## Written instruction
Every line of the material is to be quoted verbatim, minus the pictures.

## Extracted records
----------------------------------------
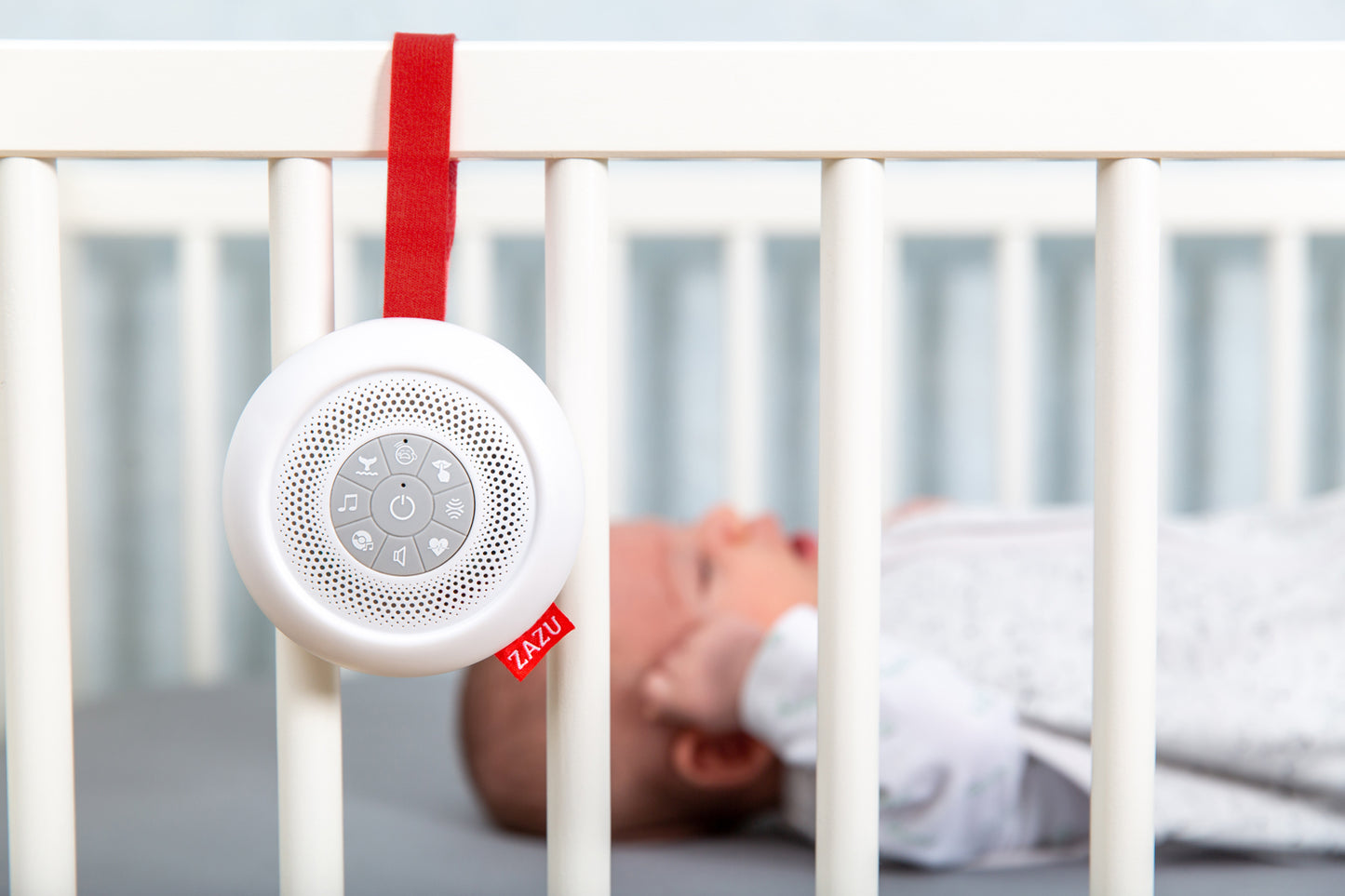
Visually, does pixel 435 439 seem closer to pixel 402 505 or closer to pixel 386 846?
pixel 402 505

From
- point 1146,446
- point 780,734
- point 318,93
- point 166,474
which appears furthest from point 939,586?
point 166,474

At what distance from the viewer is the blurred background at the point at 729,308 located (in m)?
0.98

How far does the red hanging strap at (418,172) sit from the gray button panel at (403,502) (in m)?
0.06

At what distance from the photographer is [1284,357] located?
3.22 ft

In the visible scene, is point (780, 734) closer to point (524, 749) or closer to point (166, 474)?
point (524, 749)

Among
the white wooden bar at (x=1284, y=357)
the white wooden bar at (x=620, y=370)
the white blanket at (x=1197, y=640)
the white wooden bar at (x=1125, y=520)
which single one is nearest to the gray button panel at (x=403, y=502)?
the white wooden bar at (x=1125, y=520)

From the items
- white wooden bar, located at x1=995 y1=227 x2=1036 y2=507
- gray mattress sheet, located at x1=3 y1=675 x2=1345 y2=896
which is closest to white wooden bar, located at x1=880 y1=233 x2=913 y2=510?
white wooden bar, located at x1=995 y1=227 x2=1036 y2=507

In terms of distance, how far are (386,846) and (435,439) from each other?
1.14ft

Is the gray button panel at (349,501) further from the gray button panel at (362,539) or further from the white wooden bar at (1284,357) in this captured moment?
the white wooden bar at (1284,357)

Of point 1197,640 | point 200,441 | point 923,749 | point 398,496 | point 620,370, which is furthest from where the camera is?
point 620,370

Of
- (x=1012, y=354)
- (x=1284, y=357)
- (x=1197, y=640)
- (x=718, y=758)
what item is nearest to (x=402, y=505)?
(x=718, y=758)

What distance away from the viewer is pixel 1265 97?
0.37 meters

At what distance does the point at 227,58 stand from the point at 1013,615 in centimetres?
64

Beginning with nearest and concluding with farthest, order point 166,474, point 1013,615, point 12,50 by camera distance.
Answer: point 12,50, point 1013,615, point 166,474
----------------------------------------
## Expected answer
Visually, does pixel 435 439 seem closer to pixel 402 505 or closer to pixel 386 846?
pixel 402 505

From
- point 1146,446
- point 780,734
- point 318,93
- point 166,474
which appears furthest from point 939,586?
point 166,474

At what distance from the viewer is the blurred background at the point at 729,308 located (in m)?
0.98

How far does the red hanging strap at (418,172) sit from the gray button panel at (403,502) (in m)?
0.06

At what distance from the photographer is [1284,357] located?
3.22 ft

In the visible scene, is point (780, 734) closer to point (524, 749) or closer to point (166, 474)?
point (524, 749)

Among
the white wooden bar at (x=1284, y=357)
the white wooden bar at (x=620, y=370)
the white blanket at (x=1197, y=640)
the white wooden bar at (x=1125, y=520)
which single one is nearest to the gray button panel at (x=403, y=502)?
the white wooden bar at (x=1125, y=520)

From the items
- white wooden bar, located at x1=995 y1=227 x2=1036 y2=507
- gray mattress sheet, located at x1=3 y1=675 x2=1345 y2=896
which is closest to white wooden bar, located at x1=880 y1=233 x2=913 y2=510?
white wooden bar, located at x1=995 y1=227 x2=1036 y2=507

In terms of distance, how far are (386,846) and (435,439) from each other?
1.14ft

Is the gray button panel at (349,501) further from the gray button panel at (362,539) or further from the white wooden bar at (1284,357) in this captured moment?
the white wooden bar at (1284,357)

Of point 1197,640 | point 200,441 | point 923,749 | point 398,496 | point 620,370, which is furthest from where the camera is?
point 620,370

Of
- (x=1012, y=354)
- (x=1284, y=357)
- (x=1197, y=640)
- (x=718, y=758)
what item is nearest to (x=402, y=505)?
(x=718, y=758)

What distance away from the viewer is pixel 1265 97?
0.37 meters

At what distance does the point at 227,58 stand from the point at 1013,615 in centimetres?
64

Beginning with nearest and concluding with farthest, order point 166,474, point 1013,615, point 12,50 by camera distance.
Answer: point 12,50, point 1013,615, point 166,474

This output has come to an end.